DESCRIPTION OF THE TASK :: Duplicate every line of the listing below, from the line containing "Sorting by camera" down to the line containing "Answer: (246,159) →", both ends included, with no character changed.

AVAILABLE RECORDS ::
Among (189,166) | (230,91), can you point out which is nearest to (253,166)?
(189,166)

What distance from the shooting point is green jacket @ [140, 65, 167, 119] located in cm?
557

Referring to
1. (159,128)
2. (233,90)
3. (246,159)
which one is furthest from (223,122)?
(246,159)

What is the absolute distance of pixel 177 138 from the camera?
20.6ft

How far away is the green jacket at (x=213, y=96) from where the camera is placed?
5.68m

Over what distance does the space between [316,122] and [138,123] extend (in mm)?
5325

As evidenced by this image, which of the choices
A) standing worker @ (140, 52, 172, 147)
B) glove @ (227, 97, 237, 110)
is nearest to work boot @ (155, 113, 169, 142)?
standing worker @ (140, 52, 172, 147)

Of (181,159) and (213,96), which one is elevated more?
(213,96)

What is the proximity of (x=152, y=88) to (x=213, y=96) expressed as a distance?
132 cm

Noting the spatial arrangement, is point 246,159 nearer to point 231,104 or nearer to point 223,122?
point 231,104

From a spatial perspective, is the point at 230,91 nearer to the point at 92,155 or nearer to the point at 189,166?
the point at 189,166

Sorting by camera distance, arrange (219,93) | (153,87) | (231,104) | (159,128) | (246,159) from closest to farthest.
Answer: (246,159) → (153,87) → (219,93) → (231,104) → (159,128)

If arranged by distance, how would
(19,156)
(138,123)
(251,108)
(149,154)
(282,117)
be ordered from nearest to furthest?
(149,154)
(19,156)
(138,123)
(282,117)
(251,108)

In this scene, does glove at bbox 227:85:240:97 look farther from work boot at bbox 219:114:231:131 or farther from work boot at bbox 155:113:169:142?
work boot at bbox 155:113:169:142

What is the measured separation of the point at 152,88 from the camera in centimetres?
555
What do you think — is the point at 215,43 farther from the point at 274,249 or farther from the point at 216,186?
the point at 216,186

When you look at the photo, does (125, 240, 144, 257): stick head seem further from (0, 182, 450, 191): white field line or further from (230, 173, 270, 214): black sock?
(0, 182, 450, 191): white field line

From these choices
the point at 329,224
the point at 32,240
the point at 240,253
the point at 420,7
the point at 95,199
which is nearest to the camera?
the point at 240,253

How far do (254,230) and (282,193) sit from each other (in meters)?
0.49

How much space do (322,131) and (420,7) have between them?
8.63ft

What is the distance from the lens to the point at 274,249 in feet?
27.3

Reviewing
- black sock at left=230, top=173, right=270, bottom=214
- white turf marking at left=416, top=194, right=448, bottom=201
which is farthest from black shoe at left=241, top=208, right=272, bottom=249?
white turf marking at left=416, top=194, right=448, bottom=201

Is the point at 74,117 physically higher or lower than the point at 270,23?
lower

RESPONSE TO THE TASK ::
Sorting by camera distance, arrange (219,93) | (153,87) | (231,104) | (159,128) | (246,159) from closest to farthest.
Answer: (246,159) → (153,87) → (219,93) → (231,104) → (159,128)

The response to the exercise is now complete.